Así comenzó entre nosotros un diálogo que, salvo alguna breve pausa, duró toda la noche. Don Orione, pese a que nunca antes nos habíamos visto, hablaba con una sencillez, una naturalidad, una confianza desconocidas hasta entonces para mí. Sólo por la noche, cuando se dejó encendida sólo una lámpara, los rasgos de don Orione volvieron a parecerse a los que yo había visto un año antes en mi pueblo. Se lo dije, le recordé la circunstancia de los coches reales. Él me contó sus fatigosas peripecias de aquellos días; me contó que había tardado veintisiete días en recorrer toda la comarca devastada, durante los cuales no había dormido en cama ni había conocido una noche entera de reposo, sino sólo algunas horas en camastros improvisados, sin quitarse los zapatos para no congelarse. En cuanto reunía cierto número de huérfanos o de muchachos abandonados, se los llevaba a Roma y luego volvía inmediatamente al lugar del desastre para salvar a otros. Me hablaba de su mísero origen: su padre hacía un oficio humilde, peó­n caminero, y él de muchacho lo había ayudado a veces en el ingrato oficio. También más tarde, cuando ya había sido aceptado en el seminario diocesano, para poder tener alojamiento gratis, había tenido que hacer de monaguillo en la catedral. Me contó varios episodios conmovedores sobre su adolescencia. Recordó, entre otros, el primer viaje a Roma para ver al Papa, sólo con un trozo de pan hecho en casa, y cinco liras.

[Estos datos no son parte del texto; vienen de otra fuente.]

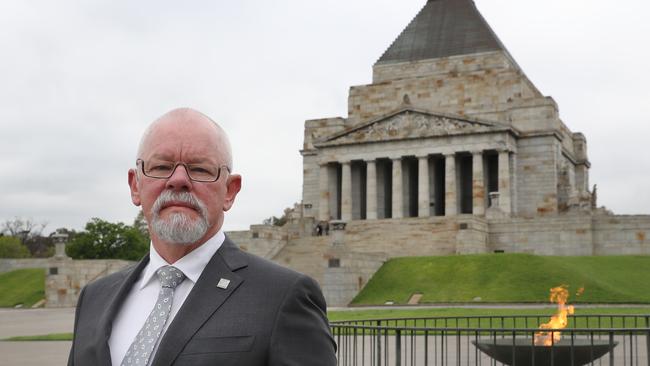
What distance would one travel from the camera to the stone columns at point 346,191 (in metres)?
66.8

Don Orione con el obispo de Avezzano, monseñor Bagnoli, y algunos huérfanos supervivientes del terremoto marsicano, en Roma, 1915

Don Orione con el obispo de Avezzano, monseñor Bagnoli, y algunos huérfanos supervivientes del terremoto marsicano, en Roma, 1915

Yo sentía un placer infinito oyéndolo hablar de aquella manera: sentía una paz y una serenidad nuevas. Lo que se me quedó grabado era la tranquila serenidad de su mirada. La luz de sus ojos tenía la bondad de alguien que en la vida ha sufrido pacientemente todo tipo de tribulaciones, y por eso conoce las penas más secretas. En ciertos momentos tenía la impresión de que él veía en mí mucho más claro que yo, que incluso veía en mi futuro. «Quisiera decirte algo que no deberías olvidar», me dijo en un momento dado. «Acuérdate de esto: Dios no está sólo en la iglesia. En el futuro no te faltarán momentos de triste desesperación. Aunque te creas solo y abandonado, no lo estarás. ¡Acuérdate de esto!». Me di cuenta de que sus ojos brillaban por las lágrimas. Nunca había encontrado a una persona adulta que se abriera tan sincera y llanamente con un muchacho.

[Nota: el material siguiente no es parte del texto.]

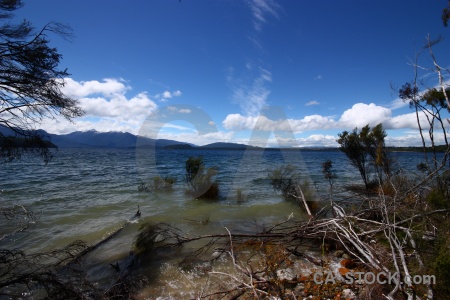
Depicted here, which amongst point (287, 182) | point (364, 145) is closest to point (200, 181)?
point (287, 182)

Llegamos a Sanremo hacia mediodía. Por la noche, cuando don Orione tenía que volver a partir, oí que le encargaba a alguien que me buscara, porque quería despedirse, pero yo me escondí. No quise que me viera llorar. Pocos días después, la mañana de Navidad, recibí su primera carta, una larga, afectuosa y extraordinaria carta de doce páginas. Don Orione me contó, en uno de los viajes que hicimos juntos, que había llegado a Avezzano la noche del 19 de septiembre, uno o dos años después del terremoto, y al día siguiente salió para decir misa. Terminada la misa, llegó una invitación del obispo. Este le preguntó si había sido él quien había llevado la bandera que estaba en el Patronato. Don Orione aseguró que no la había llevado él. Pero el obispo le advirtió que nunca más volviera a ir a la diócesis de los Marsi mientras él viviera. Don Orione lo contaba con tranquilidad, pero con tristeza.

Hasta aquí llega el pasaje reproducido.